On Friday 26 August 2011, 19:24:37, Andrew Coppin wrote:
On 26/08/2011 02:40 AM, Daniel Peebles wrote:
And as Daniel mentioned earlier, it's not at all obvious what we mean by "bits used" when it comes to negative numbers.
I guess part of the problem is that the documentation asserts that bitSize will never depend on its argument. (So would will write things like "bitSize undefined :: ThreadID" or similar.)
I don't think that's a problem, it's natural for what bitSize does. And it would be bad if bitSize did something different for Integer than for Int, Word, ...
I can think of several possible results one might want from a bit size query:
Yup, though for some there are better names than bitSize would be.
1. The number of bits of precision which will be kept for values of this type. (For Word16, this is 16. For Integer, this is [almost] infinity.)
Not "almost infinity", what your RAM or Int allow, whichever cops out first, or "enough, unless you [try to] do really extreme stuff".
2. The amount of RAM that this value is using up. (But that would surely be measured in bytes, not bits. And processor registors make the picture more complicated.)
3. The bit count to the most significant bit, ignoring sign.
4. The bit count to the sign bit.
Currently, bitSize implements #1. I'm not especially interested in #2. I would usually want #3 or #4.
I'd usually be more interested in #2 than in #4.

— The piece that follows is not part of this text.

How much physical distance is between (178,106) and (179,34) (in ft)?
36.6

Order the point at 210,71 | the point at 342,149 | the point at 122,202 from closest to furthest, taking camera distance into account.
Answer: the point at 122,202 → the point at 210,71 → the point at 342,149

Consider the case of 123 (decimal). The 2s complement representation of +123 is
...0000000000000001111011
The 2s complement representation of -123 is
...1111111111111110000101
For query #3, I would expect both +123 and -123 to yield 7.
One could make a case for the answer 3 for -123, I wouldn't know what to expect without it being stated in the docs.
For query #4, I would expect both to yield 8. (Since if you truncate both of those strings to 8 bits, then the positive value starts with 0, and the negative one start with 1.)
#4 would then generally be #3 + 1 for signed types, I think, so not very interesting, but for unsigned types?
Then of course, there's the difference between "count of the bits" and "bit index", which one might expect to be zero-based. (So that the Nth bit represents 2^N.)
Yes, but that shouldn't be a problem with good names. So, which of them are useful and important enough to propose for inclusion?